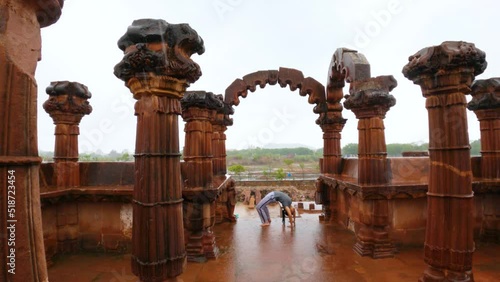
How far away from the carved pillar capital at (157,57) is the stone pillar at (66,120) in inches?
143

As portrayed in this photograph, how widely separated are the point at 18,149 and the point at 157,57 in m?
2.21

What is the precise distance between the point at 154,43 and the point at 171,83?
0.52m

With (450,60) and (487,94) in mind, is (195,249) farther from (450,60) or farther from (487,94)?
(487,94)

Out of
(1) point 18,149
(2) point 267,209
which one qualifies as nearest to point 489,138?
(2) point 267,209

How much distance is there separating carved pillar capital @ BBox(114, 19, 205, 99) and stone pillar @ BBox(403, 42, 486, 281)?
10.9ft

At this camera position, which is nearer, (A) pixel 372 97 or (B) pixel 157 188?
(B) pixel 157 188

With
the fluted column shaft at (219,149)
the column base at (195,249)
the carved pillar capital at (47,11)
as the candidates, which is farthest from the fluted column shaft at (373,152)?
the carved pillar capital at (47,11)

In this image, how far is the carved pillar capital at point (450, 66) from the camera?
12.9 ft

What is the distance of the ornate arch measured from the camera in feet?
32.4

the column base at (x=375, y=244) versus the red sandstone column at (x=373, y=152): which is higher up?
the red sandstone column at (x=373, y=152)

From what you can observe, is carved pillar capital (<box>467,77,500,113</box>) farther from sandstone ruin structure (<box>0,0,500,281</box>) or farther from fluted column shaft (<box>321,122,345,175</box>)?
fluted column shaft (<box>321,122,345,175</box>)

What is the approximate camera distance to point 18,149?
1.63 m

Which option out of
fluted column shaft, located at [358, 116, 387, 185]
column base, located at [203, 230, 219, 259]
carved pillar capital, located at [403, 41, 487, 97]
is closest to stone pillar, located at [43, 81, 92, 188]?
column base, located at [203, 230, 219, 259]

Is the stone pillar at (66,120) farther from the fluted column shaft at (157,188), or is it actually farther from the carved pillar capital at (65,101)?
the fluted column shaft at (157,188)
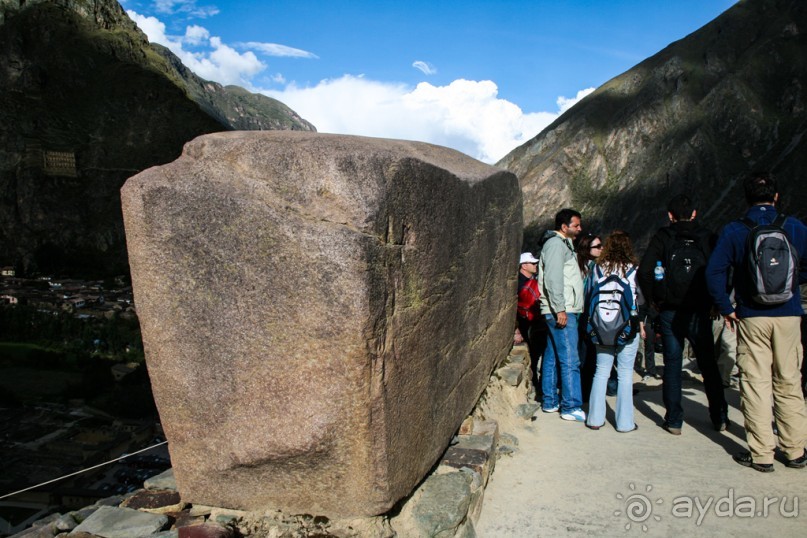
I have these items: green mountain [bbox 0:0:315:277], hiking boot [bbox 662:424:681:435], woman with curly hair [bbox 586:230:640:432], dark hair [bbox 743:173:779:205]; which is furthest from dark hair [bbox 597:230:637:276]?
green mountain [bbox 0:0:315:277]

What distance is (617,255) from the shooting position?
179 inches

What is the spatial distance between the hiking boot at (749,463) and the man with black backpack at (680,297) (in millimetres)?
618

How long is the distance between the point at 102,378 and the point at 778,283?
192 ft

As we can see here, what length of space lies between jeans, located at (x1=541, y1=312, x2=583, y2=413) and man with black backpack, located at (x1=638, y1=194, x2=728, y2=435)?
663mm

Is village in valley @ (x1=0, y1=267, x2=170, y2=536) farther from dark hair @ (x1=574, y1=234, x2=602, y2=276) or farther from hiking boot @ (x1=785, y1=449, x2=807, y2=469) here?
hiking boot @ (x1=785, y1=449, x2=807, y2=469)

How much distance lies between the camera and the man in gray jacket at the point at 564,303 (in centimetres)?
476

·····

- Given exercise
Print all the entries above word for word, omitting the picture markers.

- The reply
How far away from the carved pillar capital at (157,57) is the stone pillar at (66,120) in inches?
143

As portrayed in this photograph, how widely separated are the point at 18,149 and the point at 157,57 in m?
2.21

What is the precise distance between the point at 154,43 and the point at 171,83?
0.52m

With (450,60) and (487,94) in mind, is (195,249) farther from (450,60) or farther from (487,94)?
(487,94)

Out of
(1) point 18,149
(2) point 267,209
which one qualifies as nearest to point 489,138?
(2) point 267,209

How much distance is there separating carved pillar capital @ BBox(114, 19, 205, 99) and stone pillar @ BBox(403, 42, 486, 281)?
10.9ft

At this camera position, which is nearer, (A) pixel 372 97 or (B) pixel 157 188?
(B) pixel 157 188

With
the fluted column shaft at (219,149)
the column base at (195,249)
the carved pillar capital at (47,11)
as the candidates, which is farthest from the fluted column shaft at (373,152)?
the carved pillar capital at (47,11)

In this image, how far is the carved pillar capital at point (450, 66) from the camera?
12.9 ft

What is the distance of the ornate arch measured from the camera in feet?
32.4

the column base at (x=375, y=244) versus the red sandstone column at (x=373, y=152): which is higher up?
the red sandstone column at (x=373, y=152)

From what you can observe, is carved pillar capital (<box>467,77,500,113</box>) farther from sandstone ruin structure (<box>0,0,500,281</box>) or farther from fluted column shaft (<box>321,122,345,175</box>)?
fluted column shaft (<box>321,122,345,175</box>)

What is the approximate camera distance to point 18,149?
1.63 m

Which option out of
fluted column shaft, located at [358, 116, 387, 185]
column base, located at [203, 230, 219, 259]
carved pillar capital, located at [403, 41, 487, 97]
is closest to stone pillar, located at [43, 81, 92, 188]?
column base, located at [203, 230, 219, 259]

Is the stone pillar at (66,120) farther from the fluted column shaft at (157,188), or is it actually farther from the carved pillar capital at (65,101)?
the fluted column shaft at (157,188)
I have these items: green mountain [bbox 0:0:315:277], hiking boot [bbox 662:424:681:435], woman with curly hair [bbox 586:230:640:432], dark hair [bbox 743:173:779:205]; which is furthest from dark hair [bbox 597:230:637:276]?
green mountain [bbox 0:0:315:277]

What distance is (617,255) from the shooting position?
179 inches

What is the spatial distance between the hiking boot at (749,463) and the man with black backpack at (680,297) (in millimetres)?
618

How long is the distance between the point at 102,378 and the point at 778,283?
192 ft

As we can see here, what length of space lies between jeans, located at (x1=541, y1=312, x2=583, y2=413) and man with black backpack, located at (x1=638, y1=194, x2=728, y2=435)?
663mm

Is village in valley @ (x1=0, y1=267, x2=170, y2=536) farther from dark hair @ (x1=574, y1=234, x2=602, y2=276) or farther from hiking boot @ (x1=785, y1=449, x2=807, y2=469) here?
hiking boot @ (x1=785, y1=449, x2=807, y2=469)

How much distance lies between the camera and the man in gray jacket at the point at 564,303 (in centimetres)?
476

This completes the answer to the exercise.